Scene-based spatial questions
# # #
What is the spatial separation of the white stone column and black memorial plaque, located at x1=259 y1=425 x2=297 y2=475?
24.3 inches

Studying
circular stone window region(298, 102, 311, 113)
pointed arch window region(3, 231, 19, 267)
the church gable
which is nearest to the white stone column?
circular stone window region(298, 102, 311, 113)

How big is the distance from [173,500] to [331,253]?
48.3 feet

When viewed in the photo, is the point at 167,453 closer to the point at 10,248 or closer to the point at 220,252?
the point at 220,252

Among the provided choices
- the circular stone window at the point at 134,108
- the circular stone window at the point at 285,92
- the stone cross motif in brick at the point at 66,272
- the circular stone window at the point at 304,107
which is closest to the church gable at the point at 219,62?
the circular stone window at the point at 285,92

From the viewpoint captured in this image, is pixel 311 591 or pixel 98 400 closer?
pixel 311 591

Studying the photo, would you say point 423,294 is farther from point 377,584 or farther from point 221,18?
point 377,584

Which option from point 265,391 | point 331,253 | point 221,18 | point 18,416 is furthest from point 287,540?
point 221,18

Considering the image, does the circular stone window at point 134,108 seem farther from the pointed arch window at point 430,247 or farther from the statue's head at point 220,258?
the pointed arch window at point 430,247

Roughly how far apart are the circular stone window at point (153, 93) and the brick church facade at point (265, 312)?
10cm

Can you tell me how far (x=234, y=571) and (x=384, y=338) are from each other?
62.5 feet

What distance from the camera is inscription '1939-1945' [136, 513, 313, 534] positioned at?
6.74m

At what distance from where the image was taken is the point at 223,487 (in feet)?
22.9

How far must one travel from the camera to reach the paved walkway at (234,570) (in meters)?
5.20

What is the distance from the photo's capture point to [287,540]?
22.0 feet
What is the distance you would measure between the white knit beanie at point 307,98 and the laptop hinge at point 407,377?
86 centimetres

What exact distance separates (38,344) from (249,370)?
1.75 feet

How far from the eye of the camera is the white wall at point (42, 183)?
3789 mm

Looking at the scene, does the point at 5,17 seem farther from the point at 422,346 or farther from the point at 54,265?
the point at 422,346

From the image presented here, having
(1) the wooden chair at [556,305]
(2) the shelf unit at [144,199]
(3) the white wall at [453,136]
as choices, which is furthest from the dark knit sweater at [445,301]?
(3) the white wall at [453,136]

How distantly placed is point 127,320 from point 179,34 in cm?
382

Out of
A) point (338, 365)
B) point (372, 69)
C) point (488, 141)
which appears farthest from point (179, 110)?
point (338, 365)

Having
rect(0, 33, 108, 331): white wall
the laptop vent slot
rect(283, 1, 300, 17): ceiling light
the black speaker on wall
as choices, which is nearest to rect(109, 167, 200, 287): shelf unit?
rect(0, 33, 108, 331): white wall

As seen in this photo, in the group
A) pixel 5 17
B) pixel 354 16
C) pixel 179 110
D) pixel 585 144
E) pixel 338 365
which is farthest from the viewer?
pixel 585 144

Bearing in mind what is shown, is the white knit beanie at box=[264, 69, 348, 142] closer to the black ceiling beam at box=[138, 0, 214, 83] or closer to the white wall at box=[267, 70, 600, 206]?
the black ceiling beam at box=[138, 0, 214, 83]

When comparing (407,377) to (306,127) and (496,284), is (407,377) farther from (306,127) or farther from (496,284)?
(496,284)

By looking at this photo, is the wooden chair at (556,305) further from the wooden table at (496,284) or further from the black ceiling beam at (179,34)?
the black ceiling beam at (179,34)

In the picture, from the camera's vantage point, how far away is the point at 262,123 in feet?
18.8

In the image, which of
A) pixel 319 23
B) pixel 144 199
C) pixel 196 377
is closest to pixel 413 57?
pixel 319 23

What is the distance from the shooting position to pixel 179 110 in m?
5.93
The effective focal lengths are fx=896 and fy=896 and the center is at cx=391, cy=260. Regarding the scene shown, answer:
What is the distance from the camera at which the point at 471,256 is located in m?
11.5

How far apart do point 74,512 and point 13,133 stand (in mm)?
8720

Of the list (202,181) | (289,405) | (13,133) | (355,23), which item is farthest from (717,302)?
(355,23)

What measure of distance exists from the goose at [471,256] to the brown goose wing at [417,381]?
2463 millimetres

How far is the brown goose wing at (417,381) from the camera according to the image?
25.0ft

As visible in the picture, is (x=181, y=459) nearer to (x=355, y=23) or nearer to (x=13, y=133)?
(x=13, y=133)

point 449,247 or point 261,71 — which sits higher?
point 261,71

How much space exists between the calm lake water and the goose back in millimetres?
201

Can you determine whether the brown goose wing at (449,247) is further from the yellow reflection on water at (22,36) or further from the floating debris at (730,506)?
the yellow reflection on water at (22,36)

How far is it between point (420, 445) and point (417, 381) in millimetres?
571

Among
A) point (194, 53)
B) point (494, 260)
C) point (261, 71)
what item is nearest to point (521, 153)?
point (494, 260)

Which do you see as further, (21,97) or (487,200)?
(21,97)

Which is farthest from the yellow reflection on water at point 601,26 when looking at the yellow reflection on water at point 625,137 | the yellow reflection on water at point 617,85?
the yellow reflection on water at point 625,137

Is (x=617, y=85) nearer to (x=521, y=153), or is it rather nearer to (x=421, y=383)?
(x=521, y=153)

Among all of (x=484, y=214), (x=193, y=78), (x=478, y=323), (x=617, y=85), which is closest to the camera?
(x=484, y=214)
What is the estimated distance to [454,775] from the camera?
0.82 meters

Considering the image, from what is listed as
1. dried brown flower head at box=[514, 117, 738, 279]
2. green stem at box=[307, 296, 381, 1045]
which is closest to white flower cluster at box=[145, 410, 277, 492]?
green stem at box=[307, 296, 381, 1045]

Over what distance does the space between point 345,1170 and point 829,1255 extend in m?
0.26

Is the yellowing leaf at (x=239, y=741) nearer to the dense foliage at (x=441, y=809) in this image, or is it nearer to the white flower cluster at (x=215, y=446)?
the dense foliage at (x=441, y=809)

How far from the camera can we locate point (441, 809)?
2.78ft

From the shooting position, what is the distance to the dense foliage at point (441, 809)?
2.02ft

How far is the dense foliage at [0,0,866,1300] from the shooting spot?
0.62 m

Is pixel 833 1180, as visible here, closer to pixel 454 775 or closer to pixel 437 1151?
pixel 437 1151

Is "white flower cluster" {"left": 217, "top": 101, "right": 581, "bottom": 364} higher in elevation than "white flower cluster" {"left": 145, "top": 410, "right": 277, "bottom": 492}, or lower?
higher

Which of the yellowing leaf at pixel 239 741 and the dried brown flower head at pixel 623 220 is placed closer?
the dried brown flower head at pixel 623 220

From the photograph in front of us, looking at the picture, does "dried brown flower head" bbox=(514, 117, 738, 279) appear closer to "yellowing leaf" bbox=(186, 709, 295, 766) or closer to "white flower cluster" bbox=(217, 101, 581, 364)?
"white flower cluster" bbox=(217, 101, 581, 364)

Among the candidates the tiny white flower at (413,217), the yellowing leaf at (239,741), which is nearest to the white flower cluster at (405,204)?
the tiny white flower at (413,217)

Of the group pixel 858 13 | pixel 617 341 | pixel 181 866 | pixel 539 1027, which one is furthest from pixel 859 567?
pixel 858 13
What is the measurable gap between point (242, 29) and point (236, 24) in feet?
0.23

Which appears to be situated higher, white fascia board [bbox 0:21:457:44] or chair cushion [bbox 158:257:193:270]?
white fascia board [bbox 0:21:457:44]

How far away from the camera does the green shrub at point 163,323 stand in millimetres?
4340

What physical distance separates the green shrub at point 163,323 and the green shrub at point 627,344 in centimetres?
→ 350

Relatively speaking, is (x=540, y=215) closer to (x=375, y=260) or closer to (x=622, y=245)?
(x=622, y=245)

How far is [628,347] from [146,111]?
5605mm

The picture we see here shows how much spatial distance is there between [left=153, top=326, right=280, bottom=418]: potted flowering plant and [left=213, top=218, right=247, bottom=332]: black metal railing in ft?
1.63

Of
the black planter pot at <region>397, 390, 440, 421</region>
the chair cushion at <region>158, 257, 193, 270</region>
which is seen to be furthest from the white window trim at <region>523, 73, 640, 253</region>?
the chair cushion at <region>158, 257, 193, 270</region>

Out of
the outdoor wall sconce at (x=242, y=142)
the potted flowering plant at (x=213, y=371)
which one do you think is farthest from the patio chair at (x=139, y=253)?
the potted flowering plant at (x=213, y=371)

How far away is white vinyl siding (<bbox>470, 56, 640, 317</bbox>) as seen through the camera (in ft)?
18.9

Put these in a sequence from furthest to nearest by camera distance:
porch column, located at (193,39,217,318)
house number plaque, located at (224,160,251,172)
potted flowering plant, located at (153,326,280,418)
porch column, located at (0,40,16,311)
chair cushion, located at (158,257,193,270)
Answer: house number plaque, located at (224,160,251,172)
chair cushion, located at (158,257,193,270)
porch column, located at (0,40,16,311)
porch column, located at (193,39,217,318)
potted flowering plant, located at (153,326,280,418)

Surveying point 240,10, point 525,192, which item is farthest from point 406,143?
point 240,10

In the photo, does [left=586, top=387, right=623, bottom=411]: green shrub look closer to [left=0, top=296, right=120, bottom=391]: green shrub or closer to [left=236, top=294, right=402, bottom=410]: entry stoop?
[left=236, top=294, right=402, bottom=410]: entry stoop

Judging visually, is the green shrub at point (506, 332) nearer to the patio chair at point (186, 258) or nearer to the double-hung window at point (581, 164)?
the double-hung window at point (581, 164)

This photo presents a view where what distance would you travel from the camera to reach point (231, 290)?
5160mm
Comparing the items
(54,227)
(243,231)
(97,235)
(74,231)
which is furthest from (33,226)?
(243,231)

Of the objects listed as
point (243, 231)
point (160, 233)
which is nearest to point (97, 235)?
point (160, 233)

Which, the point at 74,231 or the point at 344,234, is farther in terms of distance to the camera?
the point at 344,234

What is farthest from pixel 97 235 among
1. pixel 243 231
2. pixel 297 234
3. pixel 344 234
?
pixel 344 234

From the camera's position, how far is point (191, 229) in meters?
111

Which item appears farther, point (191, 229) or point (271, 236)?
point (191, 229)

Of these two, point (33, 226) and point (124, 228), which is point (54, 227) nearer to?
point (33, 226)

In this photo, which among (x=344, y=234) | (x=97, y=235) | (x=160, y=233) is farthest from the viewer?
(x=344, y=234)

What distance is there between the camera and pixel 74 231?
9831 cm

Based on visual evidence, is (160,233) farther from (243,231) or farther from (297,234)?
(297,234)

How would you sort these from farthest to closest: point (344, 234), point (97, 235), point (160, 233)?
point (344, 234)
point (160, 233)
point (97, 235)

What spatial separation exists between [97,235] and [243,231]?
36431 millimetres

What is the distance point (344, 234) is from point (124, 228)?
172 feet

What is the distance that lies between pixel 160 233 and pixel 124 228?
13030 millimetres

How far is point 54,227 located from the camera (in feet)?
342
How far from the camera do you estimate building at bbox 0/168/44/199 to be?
# # #
Could you reproduce the data from the line containing "Comparing the items" through the end, inclusive, substituting "observer" for every "camera" and leaving everything else unchanged?

**THE OUTPUT**.
Comparing the items
(54,227)
(243,231)
(97,235)
(74,231)
which is furthest from (33,226)?
(243,231)

Of the objects listed as
point (243, 231)
point (160, 233)
which is nearest to point (97, 235)?
point (160, 233)

Which, the point at 74,231 or the point at 344,234, is farther in terms of distance to the observer?
the point at 344,234

What is farthest from pixel 97 235 among
1. pixel 243 231
2. pixel 297 234
3. pixel 344 234
?
pixel 344 234

From the observer's position, how far is point (191, 229) in meters?
111

Which item appears farther, point (191, 229) or point (271, 236)?
point (191, 229)

Of these two, point (33, 226) and point (124, 228), which is point (54, 227) nearer to?
point (33, 226)

In this photo, which among (x=344, y=234) | (x=97, y=235) | (x=160, y=233) is farthest from the viewer?
(x=344, y=234)

What distance is there between the observer and pixel 74 231?
9831 cm

Based on visual evidence, is (160,233) farther from (243,231) or farther from (297,234)?
(297,234)

How would you sort these from farthest to closest: point (344, 234), point (97, 235), point (160, 233)?
point (344, 234)
point (160, 233)
point (97, 235)

What spatial separation exists between [97,235] and [243,231]?
36431 millimetres

What is the distance point (344, 234) is from point (124, 228)?
172 feet

What is the distance that lies between pixel 160 233 and pixel 124 228?
13030 millimetres

How far is point 54,227 located from the observer (in feet)?
342
How far from the observer do you estimate building at bbox 0/168/44/199 to be?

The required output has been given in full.